● **What you will do**
Indicate only the number of lines in the listing below in which the word "your" appears.
══════
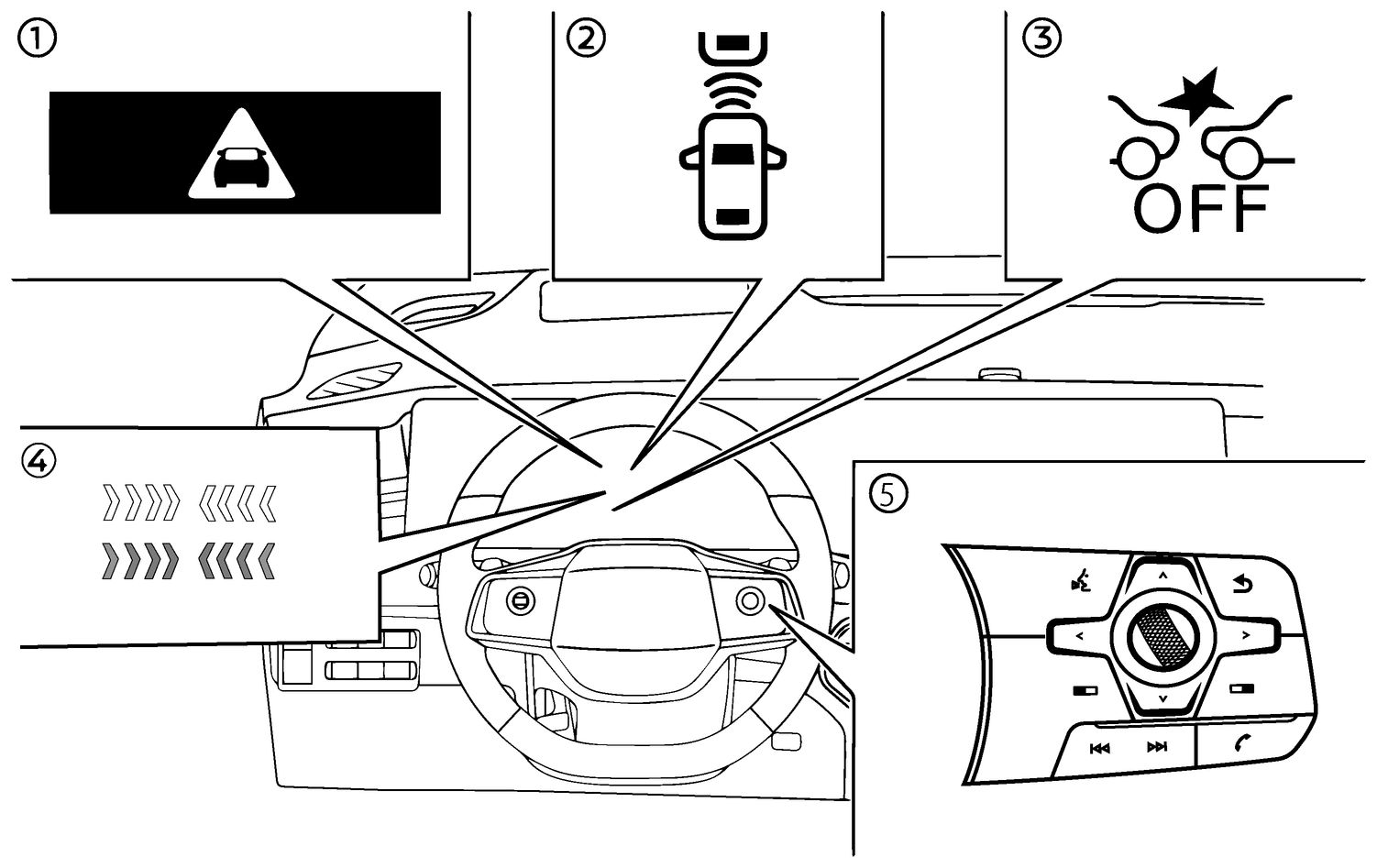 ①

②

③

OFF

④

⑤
══════
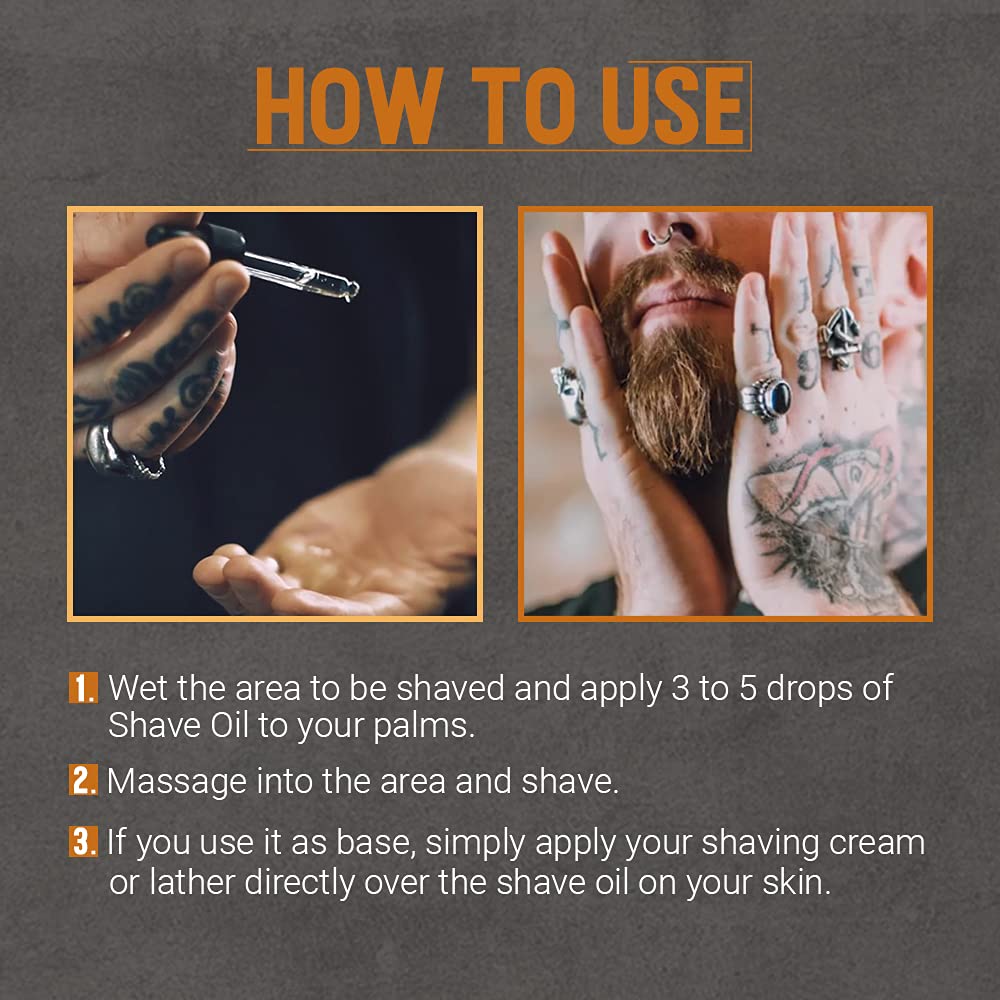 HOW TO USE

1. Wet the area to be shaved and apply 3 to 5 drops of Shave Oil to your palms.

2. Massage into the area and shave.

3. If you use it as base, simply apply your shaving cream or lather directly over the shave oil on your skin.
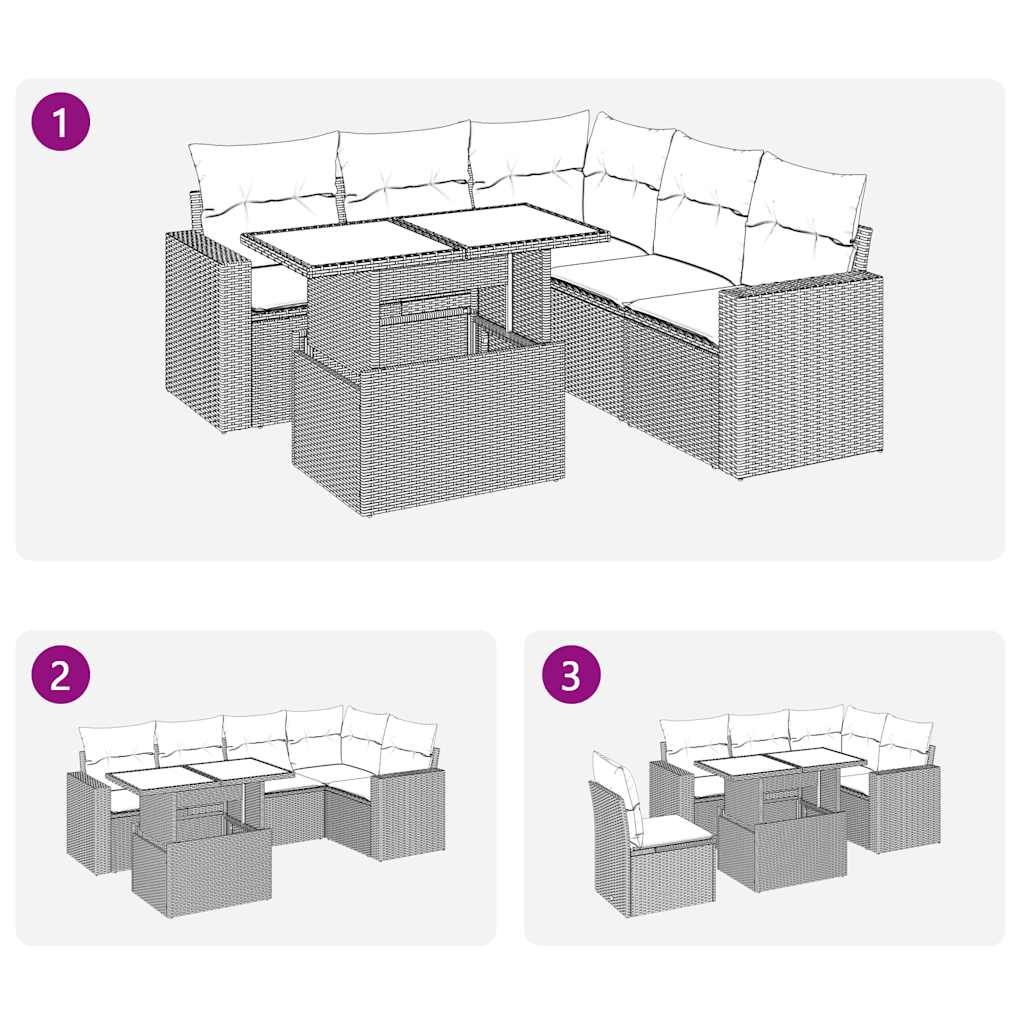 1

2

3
══════
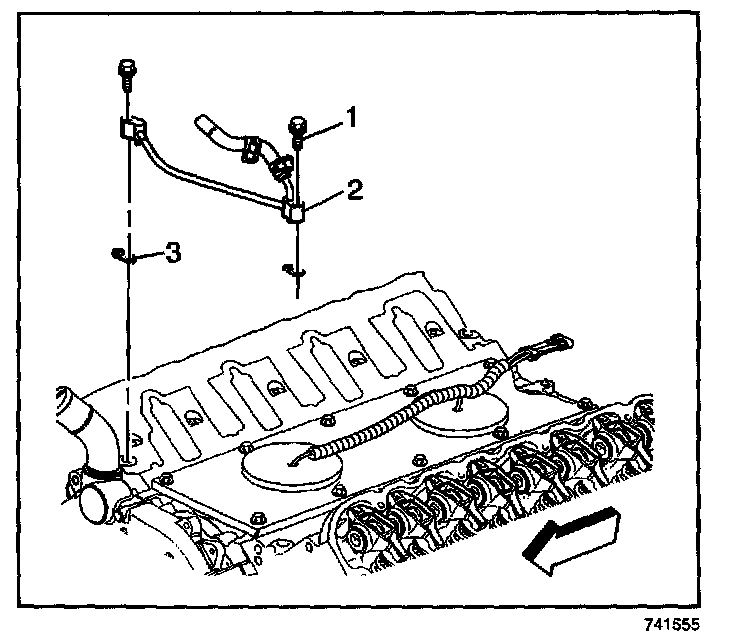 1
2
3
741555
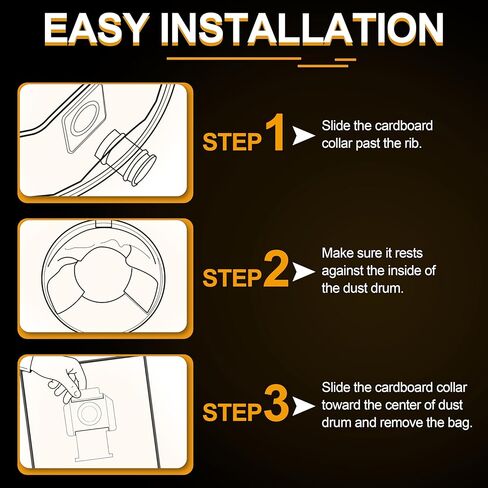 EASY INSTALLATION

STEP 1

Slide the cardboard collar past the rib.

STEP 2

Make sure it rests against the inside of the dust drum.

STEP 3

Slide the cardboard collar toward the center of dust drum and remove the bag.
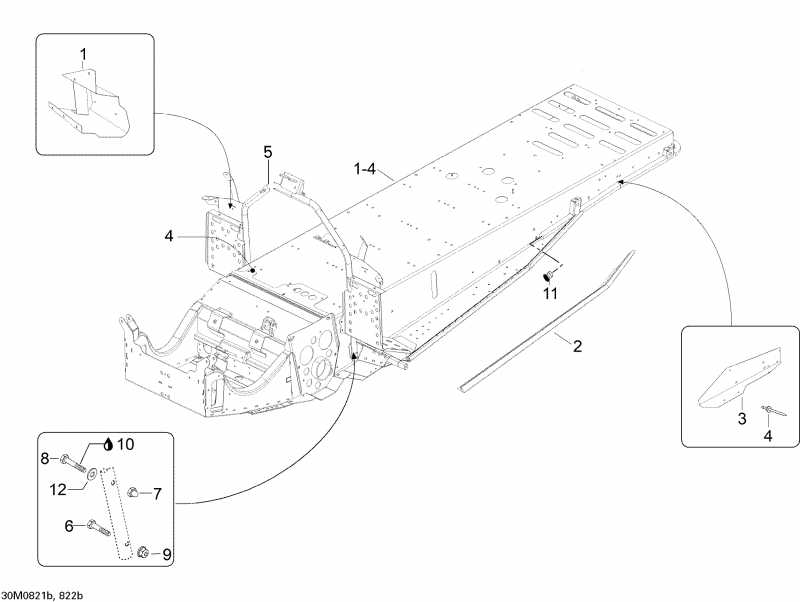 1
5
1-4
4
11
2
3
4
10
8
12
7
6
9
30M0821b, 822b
══════
● **Written reply**
2